Goal: Show how the system groups related information.

We will take chunks, generate embeddings, and run UMAP + GMM clustering.

In [None]:
import logging
import numpy as np
import matplotlib.pyplot as plt
from sklearn.datasets import make_blobs
from matome.engines.cluster import GMMClusterer
from domain_models.config import ProcessingConfig
from domain_models.manifest import Chunk

logging.basicConfig(level=logging.INFO)
logger = logging.getLogger(__name__)

USE_MOCK = True

## 1. Prepare Data
We need embeddings to cluster.

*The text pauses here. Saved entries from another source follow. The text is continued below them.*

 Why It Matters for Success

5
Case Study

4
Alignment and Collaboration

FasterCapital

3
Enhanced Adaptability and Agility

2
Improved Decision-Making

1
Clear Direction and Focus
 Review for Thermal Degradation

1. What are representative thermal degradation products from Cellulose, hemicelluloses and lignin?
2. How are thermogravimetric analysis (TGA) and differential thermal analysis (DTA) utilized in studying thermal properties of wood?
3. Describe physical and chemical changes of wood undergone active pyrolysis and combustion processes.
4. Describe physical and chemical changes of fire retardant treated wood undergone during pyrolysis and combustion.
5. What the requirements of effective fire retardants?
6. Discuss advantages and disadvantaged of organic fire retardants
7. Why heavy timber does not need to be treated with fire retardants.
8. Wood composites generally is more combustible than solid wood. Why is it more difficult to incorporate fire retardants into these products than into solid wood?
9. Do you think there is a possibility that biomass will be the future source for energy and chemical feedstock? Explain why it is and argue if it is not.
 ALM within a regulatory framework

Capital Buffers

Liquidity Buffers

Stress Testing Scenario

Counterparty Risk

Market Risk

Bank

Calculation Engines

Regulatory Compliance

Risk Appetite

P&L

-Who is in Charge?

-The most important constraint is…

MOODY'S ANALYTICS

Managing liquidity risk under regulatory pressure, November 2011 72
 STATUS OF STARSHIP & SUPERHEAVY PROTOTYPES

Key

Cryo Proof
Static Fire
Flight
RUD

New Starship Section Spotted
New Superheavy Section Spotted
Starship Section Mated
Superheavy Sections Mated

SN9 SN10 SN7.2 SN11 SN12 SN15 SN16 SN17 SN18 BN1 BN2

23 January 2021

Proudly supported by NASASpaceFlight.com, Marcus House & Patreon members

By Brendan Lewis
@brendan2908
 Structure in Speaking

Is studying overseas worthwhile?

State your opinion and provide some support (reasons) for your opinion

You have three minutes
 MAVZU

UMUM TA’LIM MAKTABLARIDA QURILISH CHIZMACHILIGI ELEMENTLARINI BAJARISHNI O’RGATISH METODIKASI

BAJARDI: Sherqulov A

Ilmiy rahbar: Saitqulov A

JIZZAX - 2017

In a real scenario, these come from the Embedding Service.
For this tutorial, if we are in Mock mode, we will generate synthetic clusters to demonstrate the algorithm.

In [None]:
if USE_MOCK:
    print("Generating synthetic embeddings (3 clusters)...")
    # Generate 50 samples with 128 dimensions, 3 centers
    embeddings_array, labels = make_blobs(n_samples=50, n_features=128, centers=3, random_state=42)
    embeddings = embeddings_array.tolist()
else:
    print("Loading chunks and generating real embeddings (not implemented in this snippet for brevity, assuming existing embeddings)")
    # In real usage, you would do:
    # chunker = JapaneseSemanticChunker(embedder)
    # chunks = list(chunker.split_text(text, config))
    # embeddings = [c.embedding for c in chunks]
    pass

## 2. Run Clustering
We use GMMClusterer which performs UMAP dimensionality reduction followed by GMM.

In [None]:
config = ProcessingConfig(clustering_algorithm="gmm", n_clusters=3 if USE_MOCK else None)
clusterer = GMMClusterer()

clusters = clusterer.cluster_nodes(embeddings, config)

print(f"Found {len(clusters)} clusters.")
for c in clusters:
    print(f"Cluster {c.id}: {len(c.node_indices)} nodes")

## 3. Visualization (UMAP Projection)
To visualize high-dimensional data, we project it to 2D using UMAP.

In [None]:
from umap import UMAP

# Reduce to 2D for visualization
reducer = UMAP(n_components=2, random_state=42)
reduced = reducer.fit_transform(embeddings)

# Plot
plt.figure(figsize=(10, 6))
plt.scatter(reduced[:, 0], reduced[:, 1], alpha=0.5)
plt.title("UMAP Projection of Embeddings")
plt.xlabel("UMAP 1")
plt.ylabel("UMAP 2")
plt.show()